Exercise directions.
Copy each line of the records exactly, stopping only after the line that contains "NSPCL Recruitment 2024" has been written, and leave pictures out.

Transcribed page contents.
◇ ◇ ◇ ◇ ◇

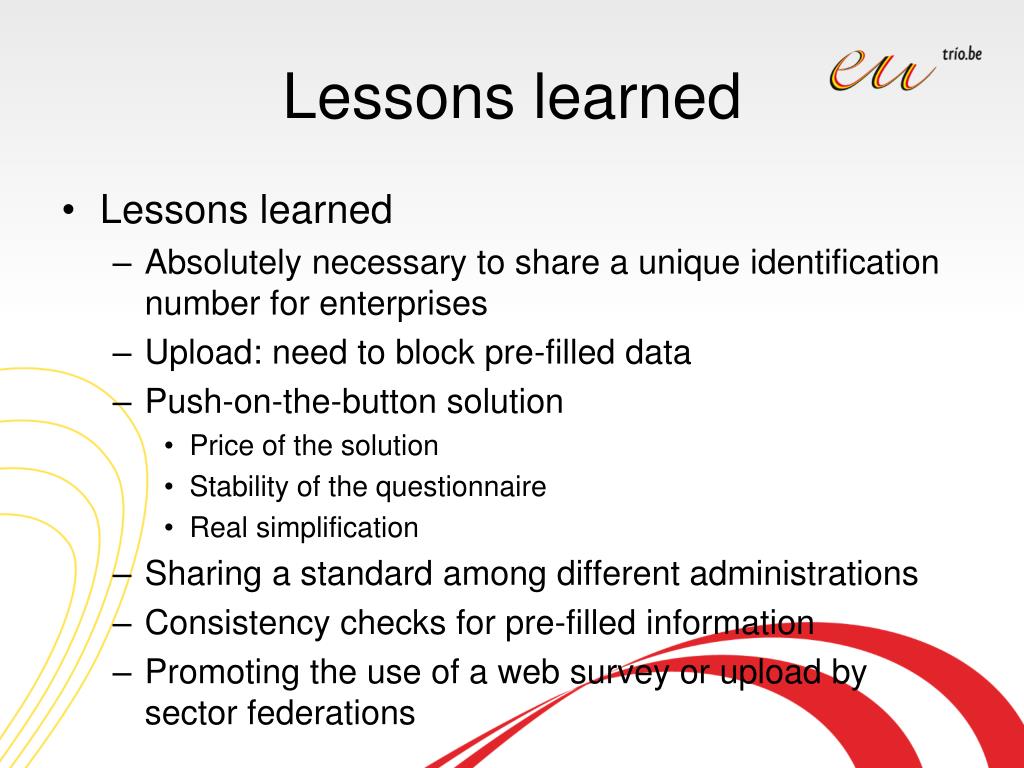 Lessons learned

eu trio.be

• Lessons learned
– Absolutely necessary to share a unique identification number for enterprises
– Upload: need to block pre-filled data
– Push-on-the-button solution
• Price of the solution
• Stability of the questionnaire
• Real simplification
– Sharing a standard among different administrations
– Consistency checks for pre-filled information
– Promoting the use of a web survey or upload by sector federations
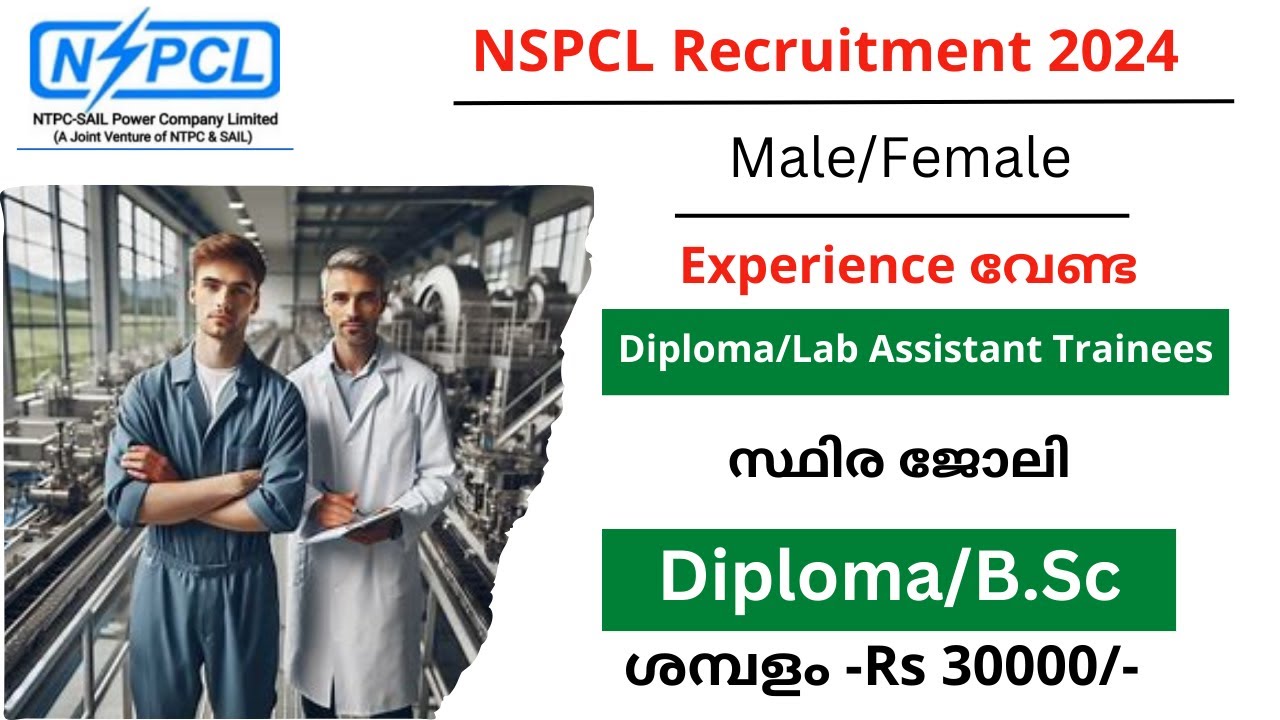 NSPCL
NTPC-SAIL Power Company Limited
(A Joint Venture of NTPC & SAIL)

NSPCL Recruitment 2024

Male/Female

Experience വേണ്ട

Diploma/Lab Assistant Trainees

സ്ഥിര ജോലി

Diploma/B.Sc

ശമ്പളം -Rs 30000/-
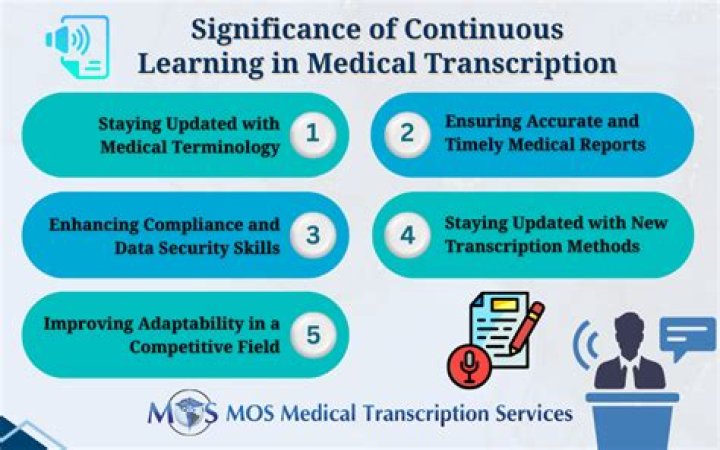 Significance of Continuous Learning in Medical Transcription

Staying Updated with Medical Terminology 1

2 Ensuring Accurate and Timely Medical Reports

Enhancing Compliance and Data Security Skills 3

4 Staying Updated with New Transcription Methods

Improving Adaptability in a Competitive Field 5

MOS MOS Medical Transcription Services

◇ ◇ ◇ ◇ ◇

Answer section.
 Lessons learned

eu trio.be

• Lessons learned
– Absolutely necessary to share a unique identification number for enterprises
– Upload: need to block pre-filled data
– Push-on-the-button solution
• Price of the solution
• Stability of the questionnaire
• Real simplification
– Sharing a standard among different administrations
– Consistency checks for pre-filled information
– Promoting the use of a web survey or upload by sector federations
 NSPCL
NTPC-SAIL Power Company Limited
(A Joint Venture of NTPC & SAIL)

NSPCL Recruitment 2024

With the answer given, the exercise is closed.